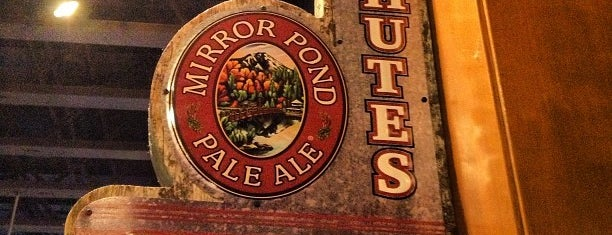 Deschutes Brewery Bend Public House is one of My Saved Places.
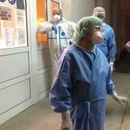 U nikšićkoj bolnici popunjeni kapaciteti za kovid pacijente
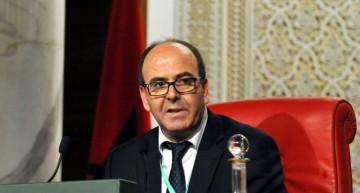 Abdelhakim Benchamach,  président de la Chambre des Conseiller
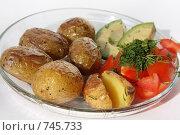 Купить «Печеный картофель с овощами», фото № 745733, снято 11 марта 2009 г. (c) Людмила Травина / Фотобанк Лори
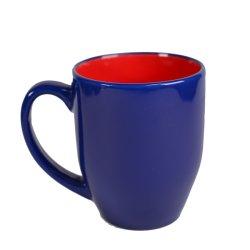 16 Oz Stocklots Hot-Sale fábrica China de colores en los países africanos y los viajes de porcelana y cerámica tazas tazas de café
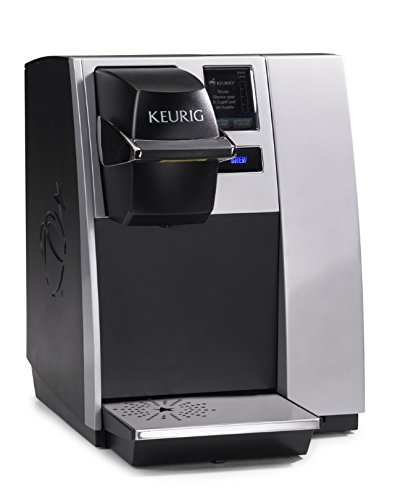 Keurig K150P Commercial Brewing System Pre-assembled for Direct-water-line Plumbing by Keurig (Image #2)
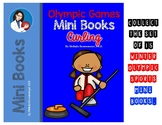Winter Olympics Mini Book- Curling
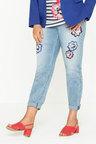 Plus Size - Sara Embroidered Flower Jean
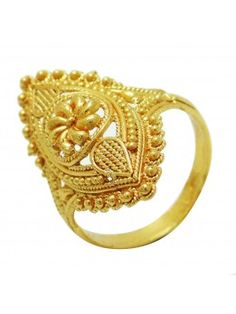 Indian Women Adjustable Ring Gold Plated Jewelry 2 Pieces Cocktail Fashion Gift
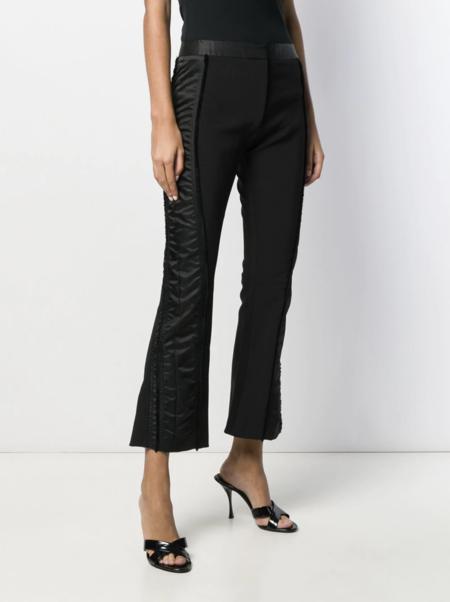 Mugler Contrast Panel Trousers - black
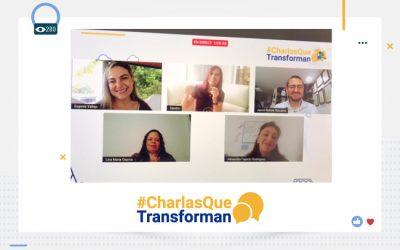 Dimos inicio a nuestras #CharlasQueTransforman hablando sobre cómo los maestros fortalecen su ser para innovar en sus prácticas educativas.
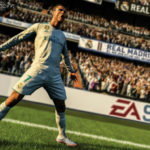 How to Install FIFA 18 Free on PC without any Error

^^^^

_WHAT THE TASK ASKS_
Quote exactly, and nothing besides, the lines from the one with "16 Oz Stocklots" through the end of the records above; include both ends and omit the pictures.

_COMPLETED EXERCISE_
 16 Oz Stocklots Hot-Sale fábrica China de colores en los países africanos y los viajes de porcelana y cerámica tazas tazas de café
 Keurig K150P Commercial Brewing System Pre-assembled for Direct-water-line Plumbing by Keurig (Image #2)
Winter Olympics Mini Book- Curling
 Plus Size - Sara Embroidered Flower Jean
 Indian Women Adjustable Ring Gold Plated Jewelry 2 Pieces Cocktail Fashion Gift
 Mugler Contrast Panel Trousers - black
 Dimos inicio a nuestras #CharlasQueTransforman hablando sobre cómo los maestros fortalecen su ser para innovar en sus prácticas educativas.
 How to Install FIFA 18 Free on PC without any Error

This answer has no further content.